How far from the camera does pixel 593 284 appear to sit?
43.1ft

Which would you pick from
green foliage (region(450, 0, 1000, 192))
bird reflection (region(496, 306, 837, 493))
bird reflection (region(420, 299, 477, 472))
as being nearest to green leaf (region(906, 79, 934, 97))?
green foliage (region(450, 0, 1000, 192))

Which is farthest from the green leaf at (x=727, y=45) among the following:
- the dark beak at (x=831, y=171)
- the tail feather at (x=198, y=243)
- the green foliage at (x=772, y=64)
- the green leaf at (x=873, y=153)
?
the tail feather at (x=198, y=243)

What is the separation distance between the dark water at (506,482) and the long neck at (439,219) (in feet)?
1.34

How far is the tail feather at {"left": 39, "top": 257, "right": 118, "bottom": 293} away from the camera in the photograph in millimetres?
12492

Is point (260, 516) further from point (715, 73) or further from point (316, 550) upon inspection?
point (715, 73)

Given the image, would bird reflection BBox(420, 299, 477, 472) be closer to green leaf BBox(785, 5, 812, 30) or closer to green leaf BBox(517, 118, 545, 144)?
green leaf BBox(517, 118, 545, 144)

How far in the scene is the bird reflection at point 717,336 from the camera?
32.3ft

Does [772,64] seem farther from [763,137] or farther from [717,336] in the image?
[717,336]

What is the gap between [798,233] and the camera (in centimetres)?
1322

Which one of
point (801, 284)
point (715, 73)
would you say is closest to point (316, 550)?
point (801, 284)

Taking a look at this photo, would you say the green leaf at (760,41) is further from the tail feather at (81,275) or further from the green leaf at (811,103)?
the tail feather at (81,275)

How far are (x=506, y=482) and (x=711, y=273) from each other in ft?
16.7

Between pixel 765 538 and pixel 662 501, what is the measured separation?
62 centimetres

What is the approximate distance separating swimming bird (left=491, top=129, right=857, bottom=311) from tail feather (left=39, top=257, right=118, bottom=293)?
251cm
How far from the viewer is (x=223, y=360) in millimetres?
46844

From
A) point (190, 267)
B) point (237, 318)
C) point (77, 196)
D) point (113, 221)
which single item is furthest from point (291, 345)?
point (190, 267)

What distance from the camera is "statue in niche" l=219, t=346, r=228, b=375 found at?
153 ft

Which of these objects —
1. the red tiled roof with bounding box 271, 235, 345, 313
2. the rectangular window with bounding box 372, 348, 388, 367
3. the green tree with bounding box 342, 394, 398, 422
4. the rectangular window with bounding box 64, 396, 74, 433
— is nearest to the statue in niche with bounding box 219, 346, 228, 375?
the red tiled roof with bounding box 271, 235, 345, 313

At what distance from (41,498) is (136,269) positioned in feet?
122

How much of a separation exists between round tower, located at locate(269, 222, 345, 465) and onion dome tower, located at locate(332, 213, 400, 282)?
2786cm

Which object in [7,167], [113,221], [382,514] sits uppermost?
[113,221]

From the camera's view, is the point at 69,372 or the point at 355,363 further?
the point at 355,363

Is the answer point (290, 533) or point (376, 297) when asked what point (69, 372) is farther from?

◆ ◆ ◆ ◆ ◆

(Instructions for the task) Please reproduce the entire listing, exactly as shown.

(Answer below)
How far from the camera does pixel 593 284 appear to sit?
43.1ft

Which would you pick from
green foliage (region(450, 0, 1000, 192))
bird reflection (region(496, 306, 837, 493))
bird reflection (region(420, 299, 477, 472))
as being nearest to green leaf (region(906, 79, 934, 97))?
green foliage (region(450, 0, 1000, 192))

Which is farthest from the green leaf at (x=727, y=45) among the following:
- the dark beak at (x=831, y=171)
- the tail feather at (x=198, y=243)
- the green foliage at (x=772, y=64)
- the green leaf at (x=873, y=153)
?
the tail feather at (x=198, y=243)

What is the separation distance between the dark water at (506,482) and the long neck at (439,219) (in feet)?
1.34

How far is the tail feather at {"left": 39, "top": 257, "right": 118, "bottom": 293} away from the camera in the photograph in millimetres?
12492

Is point (260, 516) further from point (715, 73) or further from point (316, 550) upon inspection?
point (715, 73)

Given the image, would bird reflection BBox(420, 299, 477, 472) be closer to green leaf BBox(785, 5, 812, 30) or closer to green leaf BBox(517, 118, 545, 144)?
green leaf BBox(517, 118, 545, 144)

How far in the scene is the bird reflection at point 717,336 from the camera?
32.3ft

Does [772,64] seem farther from [763,137] or farther from [717,336] in the image?
[717,336]

What is the gap between [798,233] and the camera (in centimetres)?
1322

Which one of
point (801, 284)
point (715, 73)
would you say is closest to point (316, 550)?
point (801, 284)

Taking a look at this photo, would you say the green leaf at (760,41) is further from the tail feather at (81,275) or further from the green leaf at (811,103)?
the tail feather at (81,275)

How far are (x=506, y=482) and (x=711, y=273) from each other in ft?
16.7

Between pixel 765 538 and pixel 662 501, what is the measured separation?
62 centimetres

What is the approximate distance separating swimming bird (left=491, top=129, right=857, bottom=311) from tail feather (left=39, top=257, right=118, bottom=293)?
251cm
How far from the viewer is (x=223, y=360) in millimetres?
46844

From
A) point (190, 267)
B) point (237, 318)
C) point (77, 196)
D) point (113, 221)
which single item is furthest from point (291, 345)?
point (190, 267)

What distance from the camera is "statue in niche" l=219, t=346, r=228, b=375 found at?
153 ft

Which of these objects —
1. the red tiled roof with bounding box 271, 235, 345, 313
2. the rectangular window with bounding box 372, 348, 388, 367
3. the green tree with bounding box 342, 394, 398, 422
4. the rectangular window with bounding box 64, 396, 74, 433
— is nearest to the statue in niche with bounding box 219, 346, 228, 375?
the red tiled roof with bounding box 271, 235, 345, 313

At what distance from (41,498) is (136,269) positioned in feet?
122

How much of a separation exists between round tower, located at locate(269, 222, 345, 465) and onion dome tower, located at locate(332, 213, 400, 282)?
2786cm

Which object in [7,167], [113,221], [382,514] sits uppermost?
[113,221]

From the camera's view, is the point at 69,372 or the point at 355,363 further?
the point at 355,363

Is the answer point (290, 533) or point (376, 297) when asked what point (69, 372) is farther from?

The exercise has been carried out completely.